== Supplied passage ==
Accept key auth for ProjectsController#show (#6841).

git-svn-id: svn+ssh://rubyforge.org/var/svn/redmine/trunk@4444 e93f8b46-1217-0410-a6f0-8f06a7374b81

diff --git a/app/controllers/projects_controller.rb b/app/controllers/projects_controller.rb
index 9a4a35b..f97f6c3 100644 (file)
--- a/app/controllers/projects_controller.rb
+++ b/app/controllers/projects_controller.rb
@@ -24,7 +24,7 @@ class ProjectsController < ApplicationController
   before_filter :authorize, :except => [ :index, :list, :new, :create, :copy, :archive, :unarchive, :destroy]
   before_filter :authorize_global, :only => [:new, :create]
   before_filter :require_admin, :only => [ :copy, :archive, :unarchive, :destroy ]
-  accept_key_auth :index, :create, :update, :destroy
+  accept_key_auth :index, :show, :create, :update, :destroy
 
   after_filter :only => [:create, :edit, :update, :archive, :unarchive, :destroy] do |controller|
     if controller.request.post?
===
== Source information ==
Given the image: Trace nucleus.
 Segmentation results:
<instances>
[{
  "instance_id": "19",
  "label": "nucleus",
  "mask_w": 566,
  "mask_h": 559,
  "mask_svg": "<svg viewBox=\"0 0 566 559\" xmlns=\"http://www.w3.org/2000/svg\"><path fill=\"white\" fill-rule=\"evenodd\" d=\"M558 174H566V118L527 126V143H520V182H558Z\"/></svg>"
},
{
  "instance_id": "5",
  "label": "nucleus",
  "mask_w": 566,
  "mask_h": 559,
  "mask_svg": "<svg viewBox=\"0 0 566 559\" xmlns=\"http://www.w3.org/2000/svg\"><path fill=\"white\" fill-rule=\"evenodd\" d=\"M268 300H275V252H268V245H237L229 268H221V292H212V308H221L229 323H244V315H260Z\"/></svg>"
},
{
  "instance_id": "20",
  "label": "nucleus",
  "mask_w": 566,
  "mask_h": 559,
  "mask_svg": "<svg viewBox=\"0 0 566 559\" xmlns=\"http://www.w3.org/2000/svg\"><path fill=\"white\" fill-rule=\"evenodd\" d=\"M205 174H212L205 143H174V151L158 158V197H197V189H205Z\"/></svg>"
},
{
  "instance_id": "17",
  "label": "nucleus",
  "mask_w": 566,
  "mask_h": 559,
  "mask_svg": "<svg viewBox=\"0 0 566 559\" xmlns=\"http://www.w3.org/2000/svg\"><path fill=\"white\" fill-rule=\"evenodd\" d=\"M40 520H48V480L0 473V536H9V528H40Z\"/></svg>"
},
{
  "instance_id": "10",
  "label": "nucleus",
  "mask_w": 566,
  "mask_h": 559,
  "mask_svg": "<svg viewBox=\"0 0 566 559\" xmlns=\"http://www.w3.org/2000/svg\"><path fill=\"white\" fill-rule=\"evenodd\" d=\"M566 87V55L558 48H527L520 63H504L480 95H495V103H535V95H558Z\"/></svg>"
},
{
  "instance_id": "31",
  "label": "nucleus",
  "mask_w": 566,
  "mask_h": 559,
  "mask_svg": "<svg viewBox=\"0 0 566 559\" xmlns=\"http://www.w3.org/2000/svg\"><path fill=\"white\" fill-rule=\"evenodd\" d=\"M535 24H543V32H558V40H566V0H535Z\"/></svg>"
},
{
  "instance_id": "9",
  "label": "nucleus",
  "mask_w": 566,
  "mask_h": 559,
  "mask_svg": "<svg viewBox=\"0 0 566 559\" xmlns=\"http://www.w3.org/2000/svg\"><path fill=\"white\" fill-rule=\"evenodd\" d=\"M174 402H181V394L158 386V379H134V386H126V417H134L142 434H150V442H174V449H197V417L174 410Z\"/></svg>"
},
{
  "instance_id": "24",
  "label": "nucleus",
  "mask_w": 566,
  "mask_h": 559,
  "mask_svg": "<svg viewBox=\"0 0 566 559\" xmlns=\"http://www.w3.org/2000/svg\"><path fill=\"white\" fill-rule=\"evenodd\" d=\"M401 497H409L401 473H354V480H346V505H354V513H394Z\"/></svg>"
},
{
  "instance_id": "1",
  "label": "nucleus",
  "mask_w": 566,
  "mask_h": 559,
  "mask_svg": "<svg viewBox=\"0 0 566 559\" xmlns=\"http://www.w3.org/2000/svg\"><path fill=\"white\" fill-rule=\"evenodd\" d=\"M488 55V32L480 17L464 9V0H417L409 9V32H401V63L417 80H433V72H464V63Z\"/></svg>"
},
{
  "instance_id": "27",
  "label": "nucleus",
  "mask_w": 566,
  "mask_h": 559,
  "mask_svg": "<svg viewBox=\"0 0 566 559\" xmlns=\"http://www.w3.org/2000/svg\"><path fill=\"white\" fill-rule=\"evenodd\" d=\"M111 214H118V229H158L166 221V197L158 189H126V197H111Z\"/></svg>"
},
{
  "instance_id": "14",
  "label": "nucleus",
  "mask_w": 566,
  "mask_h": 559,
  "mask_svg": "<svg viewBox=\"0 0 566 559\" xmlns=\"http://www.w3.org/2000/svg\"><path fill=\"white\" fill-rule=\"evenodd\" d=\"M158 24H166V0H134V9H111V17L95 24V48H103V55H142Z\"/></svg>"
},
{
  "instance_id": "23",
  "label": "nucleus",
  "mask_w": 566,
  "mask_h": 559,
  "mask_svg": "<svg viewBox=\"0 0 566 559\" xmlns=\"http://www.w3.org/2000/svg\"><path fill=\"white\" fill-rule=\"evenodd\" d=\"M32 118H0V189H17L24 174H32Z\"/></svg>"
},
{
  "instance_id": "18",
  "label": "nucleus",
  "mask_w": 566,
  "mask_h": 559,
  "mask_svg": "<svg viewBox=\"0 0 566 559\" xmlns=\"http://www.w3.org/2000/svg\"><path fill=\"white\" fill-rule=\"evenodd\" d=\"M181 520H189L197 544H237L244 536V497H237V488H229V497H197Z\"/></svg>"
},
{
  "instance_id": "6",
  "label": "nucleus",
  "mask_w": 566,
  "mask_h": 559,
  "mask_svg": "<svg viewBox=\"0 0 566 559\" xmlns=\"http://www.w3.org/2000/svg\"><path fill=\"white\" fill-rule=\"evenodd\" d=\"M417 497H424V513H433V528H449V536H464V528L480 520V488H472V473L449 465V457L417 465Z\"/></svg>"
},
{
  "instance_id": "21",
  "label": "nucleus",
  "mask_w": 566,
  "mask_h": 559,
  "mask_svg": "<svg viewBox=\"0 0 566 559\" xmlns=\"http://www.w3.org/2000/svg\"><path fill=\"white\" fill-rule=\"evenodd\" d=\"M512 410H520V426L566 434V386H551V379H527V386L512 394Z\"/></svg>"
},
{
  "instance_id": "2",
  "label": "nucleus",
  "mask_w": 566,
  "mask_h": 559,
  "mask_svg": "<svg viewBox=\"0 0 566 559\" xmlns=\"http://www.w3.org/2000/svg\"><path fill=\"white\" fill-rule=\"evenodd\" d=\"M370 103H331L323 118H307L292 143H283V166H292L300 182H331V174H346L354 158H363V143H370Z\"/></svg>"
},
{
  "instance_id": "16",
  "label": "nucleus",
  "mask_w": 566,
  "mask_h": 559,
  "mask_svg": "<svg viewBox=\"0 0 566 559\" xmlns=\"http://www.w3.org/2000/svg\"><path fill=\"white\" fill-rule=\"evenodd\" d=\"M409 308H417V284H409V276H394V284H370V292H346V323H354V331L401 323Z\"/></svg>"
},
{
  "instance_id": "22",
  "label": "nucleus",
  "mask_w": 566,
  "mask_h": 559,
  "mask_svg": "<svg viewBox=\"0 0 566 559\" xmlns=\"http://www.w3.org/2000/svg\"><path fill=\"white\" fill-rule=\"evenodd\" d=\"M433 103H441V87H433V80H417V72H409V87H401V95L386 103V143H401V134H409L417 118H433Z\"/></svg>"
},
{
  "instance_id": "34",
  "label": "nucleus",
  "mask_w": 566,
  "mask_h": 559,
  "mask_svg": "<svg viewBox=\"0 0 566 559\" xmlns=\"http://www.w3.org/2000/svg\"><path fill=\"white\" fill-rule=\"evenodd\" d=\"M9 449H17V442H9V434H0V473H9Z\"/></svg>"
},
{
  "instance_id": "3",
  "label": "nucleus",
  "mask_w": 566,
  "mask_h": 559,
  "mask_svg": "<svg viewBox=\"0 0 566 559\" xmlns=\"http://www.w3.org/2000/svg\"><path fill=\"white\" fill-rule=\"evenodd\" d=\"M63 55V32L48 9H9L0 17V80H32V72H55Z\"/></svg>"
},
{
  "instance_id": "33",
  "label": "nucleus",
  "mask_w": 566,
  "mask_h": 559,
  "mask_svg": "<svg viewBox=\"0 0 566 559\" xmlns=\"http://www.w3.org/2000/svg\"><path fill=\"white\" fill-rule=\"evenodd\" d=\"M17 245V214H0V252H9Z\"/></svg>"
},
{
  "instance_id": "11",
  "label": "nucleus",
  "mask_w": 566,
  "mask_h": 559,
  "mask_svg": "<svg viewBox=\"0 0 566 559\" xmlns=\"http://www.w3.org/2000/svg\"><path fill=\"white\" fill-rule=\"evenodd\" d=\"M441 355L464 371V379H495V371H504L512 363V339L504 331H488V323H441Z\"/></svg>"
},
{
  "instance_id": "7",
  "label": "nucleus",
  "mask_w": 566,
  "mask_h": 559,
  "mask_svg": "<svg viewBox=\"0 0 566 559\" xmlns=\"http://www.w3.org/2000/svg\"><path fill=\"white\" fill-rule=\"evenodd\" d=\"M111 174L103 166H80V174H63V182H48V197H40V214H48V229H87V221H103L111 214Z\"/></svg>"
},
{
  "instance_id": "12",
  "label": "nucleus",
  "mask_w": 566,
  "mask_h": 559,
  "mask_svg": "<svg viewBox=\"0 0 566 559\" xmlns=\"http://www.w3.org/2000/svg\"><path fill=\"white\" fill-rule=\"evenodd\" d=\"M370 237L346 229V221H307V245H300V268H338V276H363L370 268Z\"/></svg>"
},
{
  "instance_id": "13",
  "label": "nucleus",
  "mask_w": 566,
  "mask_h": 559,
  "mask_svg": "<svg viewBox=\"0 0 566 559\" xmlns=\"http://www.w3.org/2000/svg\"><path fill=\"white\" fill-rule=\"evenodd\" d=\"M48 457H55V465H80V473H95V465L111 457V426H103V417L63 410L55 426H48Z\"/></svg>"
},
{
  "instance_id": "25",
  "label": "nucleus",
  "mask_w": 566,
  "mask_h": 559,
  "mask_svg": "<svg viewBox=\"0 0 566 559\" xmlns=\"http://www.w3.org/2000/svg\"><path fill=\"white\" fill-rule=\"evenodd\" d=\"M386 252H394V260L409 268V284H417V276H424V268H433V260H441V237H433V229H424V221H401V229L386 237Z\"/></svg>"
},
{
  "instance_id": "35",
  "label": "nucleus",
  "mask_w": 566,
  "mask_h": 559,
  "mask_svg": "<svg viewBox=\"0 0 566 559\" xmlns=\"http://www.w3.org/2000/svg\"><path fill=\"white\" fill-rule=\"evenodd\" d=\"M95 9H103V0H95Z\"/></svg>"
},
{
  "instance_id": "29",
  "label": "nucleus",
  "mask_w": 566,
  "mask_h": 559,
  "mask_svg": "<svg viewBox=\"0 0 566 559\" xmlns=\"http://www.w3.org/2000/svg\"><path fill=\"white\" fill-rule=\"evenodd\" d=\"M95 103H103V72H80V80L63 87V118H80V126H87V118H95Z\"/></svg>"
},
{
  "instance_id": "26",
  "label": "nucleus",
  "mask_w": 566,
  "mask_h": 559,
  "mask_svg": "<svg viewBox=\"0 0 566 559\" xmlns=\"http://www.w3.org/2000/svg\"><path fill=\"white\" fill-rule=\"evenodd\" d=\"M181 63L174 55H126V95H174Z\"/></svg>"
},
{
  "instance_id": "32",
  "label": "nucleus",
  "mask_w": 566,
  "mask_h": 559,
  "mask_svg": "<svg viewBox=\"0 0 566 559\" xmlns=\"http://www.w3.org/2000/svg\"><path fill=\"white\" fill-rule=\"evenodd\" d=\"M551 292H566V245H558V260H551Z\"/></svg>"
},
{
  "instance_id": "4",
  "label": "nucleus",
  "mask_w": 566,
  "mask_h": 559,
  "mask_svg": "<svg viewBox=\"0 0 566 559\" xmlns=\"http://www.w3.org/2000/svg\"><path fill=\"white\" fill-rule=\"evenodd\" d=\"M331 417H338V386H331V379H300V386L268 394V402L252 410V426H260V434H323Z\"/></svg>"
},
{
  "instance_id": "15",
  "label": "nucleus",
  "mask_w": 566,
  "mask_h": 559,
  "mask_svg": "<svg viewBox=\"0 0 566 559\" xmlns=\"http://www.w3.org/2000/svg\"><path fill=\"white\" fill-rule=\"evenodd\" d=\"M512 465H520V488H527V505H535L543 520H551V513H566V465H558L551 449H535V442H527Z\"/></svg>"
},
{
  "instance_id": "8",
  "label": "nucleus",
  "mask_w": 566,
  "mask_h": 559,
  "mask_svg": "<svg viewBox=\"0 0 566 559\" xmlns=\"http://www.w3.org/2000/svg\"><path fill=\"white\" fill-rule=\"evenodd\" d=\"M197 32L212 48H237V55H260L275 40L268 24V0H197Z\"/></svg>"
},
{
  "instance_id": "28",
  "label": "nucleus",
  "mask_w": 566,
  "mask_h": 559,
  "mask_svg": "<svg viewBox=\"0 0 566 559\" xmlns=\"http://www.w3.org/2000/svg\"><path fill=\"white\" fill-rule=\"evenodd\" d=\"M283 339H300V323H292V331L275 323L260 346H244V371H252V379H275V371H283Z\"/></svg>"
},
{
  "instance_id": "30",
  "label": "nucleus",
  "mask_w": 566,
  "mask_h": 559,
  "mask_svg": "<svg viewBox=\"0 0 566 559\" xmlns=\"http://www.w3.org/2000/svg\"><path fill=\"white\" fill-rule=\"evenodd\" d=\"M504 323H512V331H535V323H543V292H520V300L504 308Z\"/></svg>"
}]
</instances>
===
§ Your objective
Continue the ProjectsController diff, starting right after its final line, "if controller.request.post?".

§ Result of this exercise
diff --git a/test/integration/api_test/projects_test.rb b/test/integration/api_test/projects_test.rb
index cdac77e..a8c997f 100644 (file)
--- a/test/integration/api_test/projects_test.rb
+++ b/test/integration/api_test/projects_test.rb
@@ -32,6 +32,12 @@ class ApiTest::ProjectsTest < ActionController::IntegrationTest
     assert_equal 'application/xml', @response.content_type
   end
   
+  context "GET /projects/2.xml" do
+    # TODO: A private project is needed because should_allow_api_authentication
+    # actually tests that authentication is *required*, not just allowed
+    should_allow_api_authentication(:get, "/projects/2.xml")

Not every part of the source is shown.